78.オネエ様は憧れの人?

 性別を偽っている人に直球で聞くとは……驚き過ぎて助けるのを忘れた女性陣は、必死で助けを求めるナイジェルを呆然と見守る。


「たすけっ、ちょ……ヒゲがいてぇ」


 切れ切れに助けを求めた少年が解放されたのは、リリンが間に入ったからだ。


「ごめんなさいね、ネエ様。まだ子どもだから見習いなの。許してあげて?」


 そのオネエ様は、血の繋がりを感じさせるんだが……シェンの眼差しに彼女は頷いた。どうやらリリンの血縁者で間違いない。年齢を推測った結果、兄か従兄弟だろうと結論づけた。


「仕方ないわね、いつもの料理でいいの?」


 やや太いが、耳に残る印象的な声色だった。不思議な魅力がある。


「ネエ様だっけ? すごくいい声だね、歌ったら素敵だと思う」


 シェンは男女の区別にこだわりはない。好きな恰好をすればいいし、性別を変換したければ魔法で行う手術もある。その辺は大らかだった。自分に害が及ばなければ、なおさら優しくなれる。


「あらぁ、この子……ん? もしかして皇帝陛下の庇護者様じゃないかしら」


 否定せず笑みを浮かべたら、大喜びで抱きつかれた。頬にキスをもらい、なぜかヤキモチを焼いたエリュに逆の頬へキスをされる。混乱した状況の中、店主のネエ様は調理のために場を外した。

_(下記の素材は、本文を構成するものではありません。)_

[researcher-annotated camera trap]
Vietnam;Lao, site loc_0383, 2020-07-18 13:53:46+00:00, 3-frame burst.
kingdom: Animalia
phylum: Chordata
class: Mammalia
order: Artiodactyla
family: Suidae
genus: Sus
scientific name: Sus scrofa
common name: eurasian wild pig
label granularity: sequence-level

「料理の腕は本物だし、とてもいい人なの。売上の一部を孤児院へ寄付したり、無料で料理を振る舞ったりして。よく会うのよ」


 リリンが説明しながら椅子を勧める。首が違えておかしくなったと文句を言うが、ナイジェルに差別意識はないらしい。王族にしては変わった感性だ。もしかしたら、変わり者の祖母が影響を及ぼしたのだろうか。


 エリュも深く悩まず、そういうものだと受け止めた。男の人みたいだけど、女性の姿をしていて、優しくて声が大きい。あと抱き締めてキスするのが好きだから、大切なシェンを取られないようにしなくちゃ! そんな感じのことを呟いていた。独り言なので、リリンやシェンも聞こえないフリをしておく。

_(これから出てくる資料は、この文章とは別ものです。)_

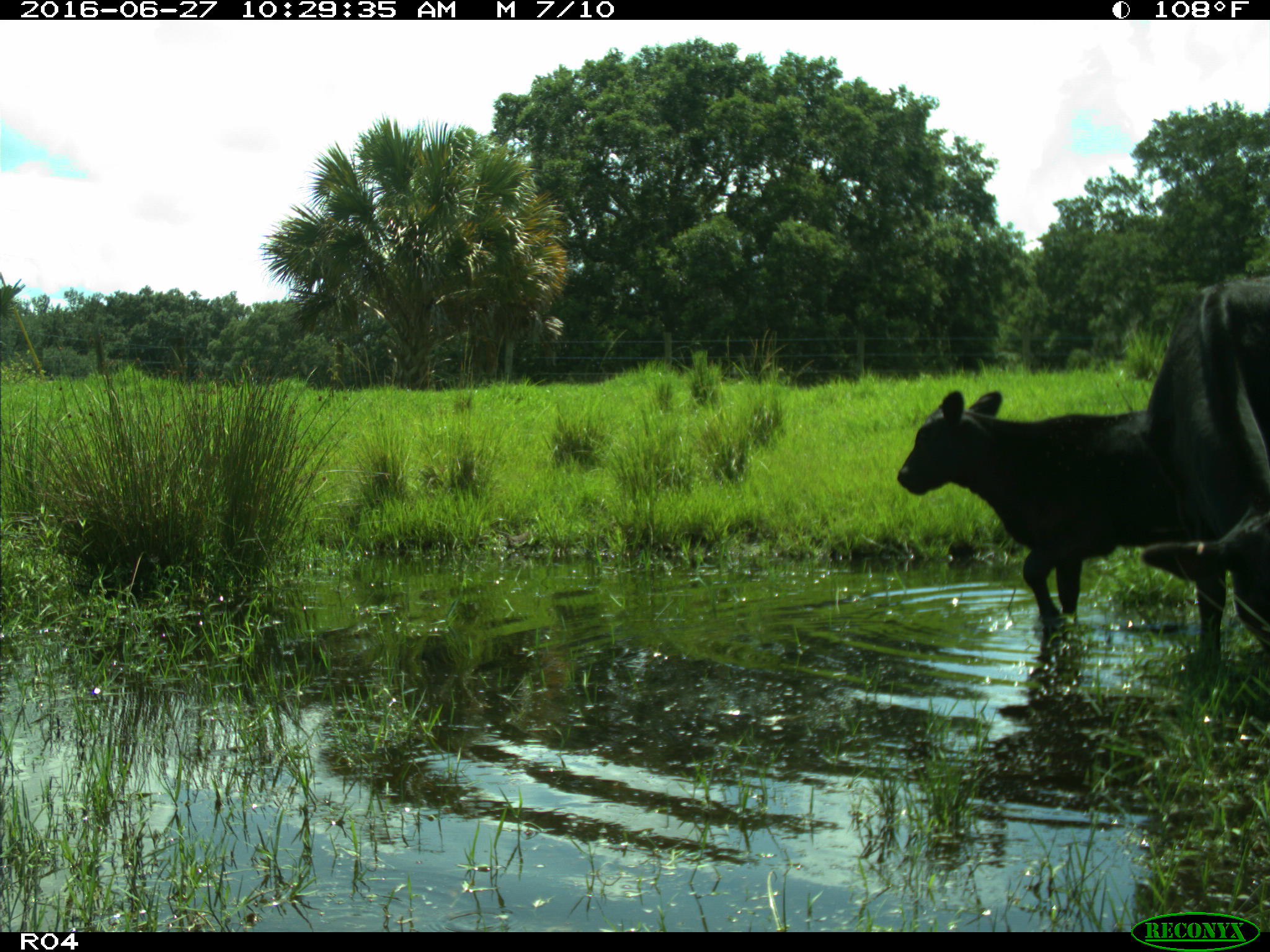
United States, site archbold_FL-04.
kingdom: Animalia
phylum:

 リンカだけが違う反応を見せた。固まって動けなくなっている。顔は強張っているし、緊張し過ぎた新人のようだった。シェンが肩を叩くと、慌てて椅子に座った。


「あの人、元は男性なのか?」


「ええそうよ」


 リリンは隠さず肯定する。ナイジェルは「やっぱり」と目を見開き、間違ったことは言ってないと笑った。


「あんなの……」


 認めない。そう続くなら声を結界で消音するか。迷ったシェンは、店主を傷つけないために結界を張った。外部の声は聞こえるが、リンカの声が漏れるのを封じる。


「すごく、すごくカッコいい! 自分で性別を選ぶなんて、憧れる!!」


 予想外の内容に、シェンは慌てて結界を解いた。疑った自分が恥ずかしい。リンカにそんな差別意識があると思ったのは、妖精族が閉鎖的な種族だから。その思い込みこそが、差別なのだと反省した。